SUPPLIED PASSAGE:
::::::::::
3.2. Conservation rate of human epilepsy genes in DrosophilaTo estimate the conservation rate of human epilepsy genes in Drosophila, we defined a total of 145 human genes as “epilepsy genes” as described above. Although 75% of human disease-related genes are conserved in flies, we found that this percentage is even higher for genes linked to epilepsy. In detail, we found that 117 of the 145 (81%) human epilepsy genes have an orthologous gene in Drosophila, whereas 28 (19%) have no clear orthologue in flies (Figure 2A). To determine which of the orthologous genes are already epilepsy-related in Drosophila, we conducted a search on FlyBase. A total of 344 Drosophila genes matched our search criteria and were defined as “epilepsy-related” genes. It should be noted that not all of these genes can be defined as “epilepsy-causing” genes as some of the genes are associated with seizure-suppressor mutations, e.g., topoisomerase 1 (top1; Song et al., 2008). According to our search, 145 genes have been linked to epilepsy in humans. Out of these 145 genes, 53 (37%) genes were found to have an epilepsy-related orthologue in Drosophila, whereas 64 (44%) genes were found to have a Drosophila orthologue that is not epilepsy-related (Figure 2A). Conversely, we aimed to determine how many of the epilepsy-related genes in Drosophila have a human orthologue. In Drosophila, there are 344 epilepsy-related genes. Out of these 344 genes, 256 (74%) genes were found to have an orthologous gene in humans, whereas no human orthologues were found for 88 (26%) genes (Figure 2B). Of the 344 epilepsy-related Drosophila genes, 32 (9%) genes were found to have a human epilepsy gene as an orthologue, whereas 224 (65%) genes were found to have a human orthologue that is not an epilepsy gene (Figure 2B). A list of epilepsy-related Drosophila genes and their human orthologues including OMIM numbers (if the human orthologue is an epilepsy gene) can be found in Supplementary Table 2.
::::::::::
DATA SHOWN:
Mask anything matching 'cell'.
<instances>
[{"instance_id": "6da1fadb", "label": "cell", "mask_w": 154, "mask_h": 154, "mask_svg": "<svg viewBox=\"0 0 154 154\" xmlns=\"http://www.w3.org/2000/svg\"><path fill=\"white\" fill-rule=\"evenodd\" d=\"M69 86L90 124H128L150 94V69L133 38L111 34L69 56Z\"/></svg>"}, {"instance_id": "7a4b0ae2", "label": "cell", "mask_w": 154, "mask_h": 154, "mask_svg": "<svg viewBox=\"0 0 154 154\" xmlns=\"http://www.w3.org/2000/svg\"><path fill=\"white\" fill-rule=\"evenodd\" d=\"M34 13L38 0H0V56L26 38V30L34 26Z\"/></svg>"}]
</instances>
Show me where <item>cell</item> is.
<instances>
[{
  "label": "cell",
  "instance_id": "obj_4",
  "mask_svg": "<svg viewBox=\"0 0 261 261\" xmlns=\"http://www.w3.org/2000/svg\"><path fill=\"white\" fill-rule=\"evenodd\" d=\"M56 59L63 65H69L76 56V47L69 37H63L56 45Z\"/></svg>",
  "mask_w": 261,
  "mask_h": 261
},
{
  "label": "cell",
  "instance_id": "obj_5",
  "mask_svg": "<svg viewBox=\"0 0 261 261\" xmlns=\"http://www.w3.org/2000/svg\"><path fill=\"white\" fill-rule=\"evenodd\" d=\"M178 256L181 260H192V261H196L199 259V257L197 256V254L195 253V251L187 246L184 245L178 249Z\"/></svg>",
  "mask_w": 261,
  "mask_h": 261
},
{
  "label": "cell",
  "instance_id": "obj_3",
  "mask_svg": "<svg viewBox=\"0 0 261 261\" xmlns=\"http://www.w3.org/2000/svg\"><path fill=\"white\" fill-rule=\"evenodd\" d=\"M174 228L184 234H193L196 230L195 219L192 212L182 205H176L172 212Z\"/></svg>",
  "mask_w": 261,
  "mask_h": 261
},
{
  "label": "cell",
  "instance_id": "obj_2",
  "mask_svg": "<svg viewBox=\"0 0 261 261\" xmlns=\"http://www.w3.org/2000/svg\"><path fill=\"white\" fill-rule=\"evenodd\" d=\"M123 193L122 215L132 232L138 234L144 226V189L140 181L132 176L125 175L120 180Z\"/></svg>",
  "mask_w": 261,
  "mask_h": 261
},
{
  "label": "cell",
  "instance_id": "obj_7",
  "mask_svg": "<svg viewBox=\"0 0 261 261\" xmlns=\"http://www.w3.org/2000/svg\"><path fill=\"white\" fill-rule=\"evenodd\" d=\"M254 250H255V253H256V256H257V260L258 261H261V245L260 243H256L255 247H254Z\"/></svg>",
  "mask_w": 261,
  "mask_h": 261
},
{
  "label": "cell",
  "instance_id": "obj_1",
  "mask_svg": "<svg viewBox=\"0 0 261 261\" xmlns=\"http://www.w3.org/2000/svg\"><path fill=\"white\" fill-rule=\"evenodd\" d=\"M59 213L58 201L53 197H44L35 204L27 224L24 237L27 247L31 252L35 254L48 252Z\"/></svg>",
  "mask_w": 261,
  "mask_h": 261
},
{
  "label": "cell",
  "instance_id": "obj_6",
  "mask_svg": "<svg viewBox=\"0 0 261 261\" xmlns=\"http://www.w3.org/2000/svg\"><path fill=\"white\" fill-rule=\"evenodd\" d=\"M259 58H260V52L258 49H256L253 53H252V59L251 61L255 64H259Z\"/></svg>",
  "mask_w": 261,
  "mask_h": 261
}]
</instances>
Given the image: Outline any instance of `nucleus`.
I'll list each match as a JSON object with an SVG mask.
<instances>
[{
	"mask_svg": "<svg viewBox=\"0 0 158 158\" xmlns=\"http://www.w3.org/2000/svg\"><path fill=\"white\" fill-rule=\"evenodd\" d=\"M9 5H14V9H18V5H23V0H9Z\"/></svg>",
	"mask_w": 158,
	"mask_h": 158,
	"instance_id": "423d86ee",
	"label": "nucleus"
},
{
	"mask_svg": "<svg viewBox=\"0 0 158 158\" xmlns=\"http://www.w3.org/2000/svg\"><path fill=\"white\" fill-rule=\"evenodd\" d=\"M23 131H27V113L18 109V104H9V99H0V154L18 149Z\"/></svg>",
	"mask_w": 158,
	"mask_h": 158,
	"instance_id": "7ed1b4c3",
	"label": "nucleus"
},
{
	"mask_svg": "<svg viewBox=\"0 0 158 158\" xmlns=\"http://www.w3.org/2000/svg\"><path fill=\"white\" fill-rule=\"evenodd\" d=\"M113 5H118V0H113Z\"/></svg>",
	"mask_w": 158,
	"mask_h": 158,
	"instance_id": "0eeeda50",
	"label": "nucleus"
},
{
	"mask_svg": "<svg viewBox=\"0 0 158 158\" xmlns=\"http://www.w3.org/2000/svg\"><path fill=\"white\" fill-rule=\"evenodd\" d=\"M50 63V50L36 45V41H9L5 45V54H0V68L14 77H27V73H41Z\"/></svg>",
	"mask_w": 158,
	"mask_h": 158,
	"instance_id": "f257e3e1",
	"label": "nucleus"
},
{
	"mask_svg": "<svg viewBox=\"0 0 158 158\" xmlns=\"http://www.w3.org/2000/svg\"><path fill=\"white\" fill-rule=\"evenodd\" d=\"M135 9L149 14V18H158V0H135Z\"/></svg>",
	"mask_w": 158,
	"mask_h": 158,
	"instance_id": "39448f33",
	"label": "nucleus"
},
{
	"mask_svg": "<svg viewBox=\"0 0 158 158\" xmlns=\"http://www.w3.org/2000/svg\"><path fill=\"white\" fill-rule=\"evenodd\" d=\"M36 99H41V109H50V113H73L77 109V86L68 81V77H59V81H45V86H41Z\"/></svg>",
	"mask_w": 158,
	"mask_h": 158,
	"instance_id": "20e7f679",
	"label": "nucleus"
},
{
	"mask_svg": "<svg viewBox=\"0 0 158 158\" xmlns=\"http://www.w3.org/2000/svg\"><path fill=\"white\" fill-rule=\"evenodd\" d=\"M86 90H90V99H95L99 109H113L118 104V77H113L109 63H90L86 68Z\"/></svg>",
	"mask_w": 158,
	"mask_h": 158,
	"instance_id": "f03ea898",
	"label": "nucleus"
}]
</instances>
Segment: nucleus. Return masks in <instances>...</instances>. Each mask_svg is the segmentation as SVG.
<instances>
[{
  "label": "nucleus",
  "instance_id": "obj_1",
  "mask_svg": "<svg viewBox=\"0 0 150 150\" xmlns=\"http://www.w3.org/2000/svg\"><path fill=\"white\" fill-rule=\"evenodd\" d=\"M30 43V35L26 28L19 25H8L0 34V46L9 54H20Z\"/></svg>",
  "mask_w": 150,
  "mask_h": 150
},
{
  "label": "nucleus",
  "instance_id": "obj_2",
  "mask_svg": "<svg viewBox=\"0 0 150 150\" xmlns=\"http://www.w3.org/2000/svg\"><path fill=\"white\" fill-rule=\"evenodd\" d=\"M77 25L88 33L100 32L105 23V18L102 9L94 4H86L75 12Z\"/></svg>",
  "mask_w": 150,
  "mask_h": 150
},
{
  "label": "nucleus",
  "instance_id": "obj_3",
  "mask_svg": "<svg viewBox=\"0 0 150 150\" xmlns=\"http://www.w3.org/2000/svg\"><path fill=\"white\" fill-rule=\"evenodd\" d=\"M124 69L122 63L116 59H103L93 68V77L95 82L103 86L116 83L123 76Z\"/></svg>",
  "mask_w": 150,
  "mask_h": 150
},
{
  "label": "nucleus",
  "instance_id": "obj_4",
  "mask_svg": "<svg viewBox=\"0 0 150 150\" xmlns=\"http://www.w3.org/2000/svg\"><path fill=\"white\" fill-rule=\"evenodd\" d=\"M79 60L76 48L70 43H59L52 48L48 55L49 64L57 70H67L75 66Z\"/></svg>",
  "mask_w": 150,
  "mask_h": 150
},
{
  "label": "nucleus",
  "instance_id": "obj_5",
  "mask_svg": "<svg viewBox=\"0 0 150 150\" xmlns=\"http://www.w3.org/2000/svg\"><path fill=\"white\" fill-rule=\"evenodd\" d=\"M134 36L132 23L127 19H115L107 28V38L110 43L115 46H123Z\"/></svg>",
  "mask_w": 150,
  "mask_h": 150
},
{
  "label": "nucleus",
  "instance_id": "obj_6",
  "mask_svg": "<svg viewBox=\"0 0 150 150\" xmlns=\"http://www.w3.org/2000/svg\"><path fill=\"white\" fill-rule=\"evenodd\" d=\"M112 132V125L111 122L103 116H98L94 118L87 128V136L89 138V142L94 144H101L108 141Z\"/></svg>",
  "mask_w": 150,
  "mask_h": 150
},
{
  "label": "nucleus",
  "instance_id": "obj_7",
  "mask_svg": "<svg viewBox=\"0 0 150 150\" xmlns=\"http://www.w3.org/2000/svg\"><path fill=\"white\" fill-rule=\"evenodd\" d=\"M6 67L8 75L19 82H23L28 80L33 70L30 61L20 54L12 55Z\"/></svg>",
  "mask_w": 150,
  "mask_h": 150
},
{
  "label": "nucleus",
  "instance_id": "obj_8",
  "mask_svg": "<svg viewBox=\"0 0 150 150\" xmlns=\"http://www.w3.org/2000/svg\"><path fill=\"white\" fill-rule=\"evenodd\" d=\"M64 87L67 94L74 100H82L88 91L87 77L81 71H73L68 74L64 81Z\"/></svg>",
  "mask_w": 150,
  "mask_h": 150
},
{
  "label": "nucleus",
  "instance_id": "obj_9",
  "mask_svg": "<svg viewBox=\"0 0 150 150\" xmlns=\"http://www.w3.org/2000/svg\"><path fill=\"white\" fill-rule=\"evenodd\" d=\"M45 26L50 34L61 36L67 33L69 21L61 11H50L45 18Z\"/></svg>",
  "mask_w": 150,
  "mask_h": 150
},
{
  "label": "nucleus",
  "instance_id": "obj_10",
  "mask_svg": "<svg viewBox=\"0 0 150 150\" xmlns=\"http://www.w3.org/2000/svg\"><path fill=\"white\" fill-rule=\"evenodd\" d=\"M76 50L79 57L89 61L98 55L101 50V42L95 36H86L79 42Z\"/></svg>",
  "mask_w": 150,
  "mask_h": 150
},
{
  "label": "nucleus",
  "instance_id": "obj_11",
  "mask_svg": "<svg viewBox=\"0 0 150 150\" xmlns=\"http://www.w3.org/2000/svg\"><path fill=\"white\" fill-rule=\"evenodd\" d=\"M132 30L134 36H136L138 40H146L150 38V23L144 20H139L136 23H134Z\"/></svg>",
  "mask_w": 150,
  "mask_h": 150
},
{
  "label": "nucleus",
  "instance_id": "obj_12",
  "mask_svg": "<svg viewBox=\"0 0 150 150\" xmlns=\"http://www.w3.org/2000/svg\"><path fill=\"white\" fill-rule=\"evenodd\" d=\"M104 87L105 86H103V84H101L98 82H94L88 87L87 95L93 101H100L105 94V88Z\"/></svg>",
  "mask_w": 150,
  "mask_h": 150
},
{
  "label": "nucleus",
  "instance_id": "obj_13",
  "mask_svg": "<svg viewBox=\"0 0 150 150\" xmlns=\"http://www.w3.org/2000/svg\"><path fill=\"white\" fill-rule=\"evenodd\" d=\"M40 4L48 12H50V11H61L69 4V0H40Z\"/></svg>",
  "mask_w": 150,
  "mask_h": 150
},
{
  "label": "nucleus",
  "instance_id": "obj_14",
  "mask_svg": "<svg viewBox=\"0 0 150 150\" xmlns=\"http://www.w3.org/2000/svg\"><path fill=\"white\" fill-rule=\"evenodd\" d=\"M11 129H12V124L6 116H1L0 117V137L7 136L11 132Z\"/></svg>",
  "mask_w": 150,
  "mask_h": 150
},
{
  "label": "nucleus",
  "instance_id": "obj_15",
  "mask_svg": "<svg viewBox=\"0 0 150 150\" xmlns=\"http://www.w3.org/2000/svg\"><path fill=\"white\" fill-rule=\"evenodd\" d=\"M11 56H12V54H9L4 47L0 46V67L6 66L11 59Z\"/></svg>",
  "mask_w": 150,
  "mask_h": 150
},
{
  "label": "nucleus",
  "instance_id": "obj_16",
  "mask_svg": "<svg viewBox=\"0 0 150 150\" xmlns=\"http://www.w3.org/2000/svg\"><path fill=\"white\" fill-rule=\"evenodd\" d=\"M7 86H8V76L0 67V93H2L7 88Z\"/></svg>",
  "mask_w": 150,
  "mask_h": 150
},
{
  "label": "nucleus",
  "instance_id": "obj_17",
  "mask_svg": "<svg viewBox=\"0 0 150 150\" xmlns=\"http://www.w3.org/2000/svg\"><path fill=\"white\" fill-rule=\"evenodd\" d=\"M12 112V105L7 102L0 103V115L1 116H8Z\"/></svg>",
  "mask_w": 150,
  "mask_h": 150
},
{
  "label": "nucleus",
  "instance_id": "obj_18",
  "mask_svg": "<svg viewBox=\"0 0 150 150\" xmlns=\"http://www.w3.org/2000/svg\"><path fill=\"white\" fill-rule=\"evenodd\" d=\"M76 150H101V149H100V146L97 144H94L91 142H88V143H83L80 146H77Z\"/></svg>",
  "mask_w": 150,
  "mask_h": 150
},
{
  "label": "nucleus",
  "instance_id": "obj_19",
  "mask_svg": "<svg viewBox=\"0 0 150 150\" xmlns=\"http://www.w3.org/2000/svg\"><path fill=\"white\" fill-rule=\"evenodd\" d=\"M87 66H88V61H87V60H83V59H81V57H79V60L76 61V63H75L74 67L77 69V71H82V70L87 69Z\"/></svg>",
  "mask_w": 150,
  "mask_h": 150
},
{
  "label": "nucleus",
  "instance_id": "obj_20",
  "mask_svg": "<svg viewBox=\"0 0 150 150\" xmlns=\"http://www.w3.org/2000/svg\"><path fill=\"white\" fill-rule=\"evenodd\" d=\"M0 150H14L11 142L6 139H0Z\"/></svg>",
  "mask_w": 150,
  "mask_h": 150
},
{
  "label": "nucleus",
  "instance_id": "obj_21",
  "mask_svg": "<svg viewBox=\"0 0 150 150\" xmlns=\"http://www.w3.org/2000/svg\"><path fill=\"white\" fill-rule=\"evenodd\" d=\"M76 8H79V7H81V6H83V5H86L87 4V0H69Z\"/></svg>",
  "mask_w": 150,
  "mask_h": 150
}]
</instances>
::::::::::
Put this sentence from the passage on epilepsy genes in Drosophila into Spanish: "To determine which of the orthologous genes are already epilepsy-related in Drosophila, we conducted a search on FlyBase."

Para determinar cuáles de los genes ortólogos ya están relacionados con la epilepsia en Drosophila, realizamos una búsqueda en FlyBase.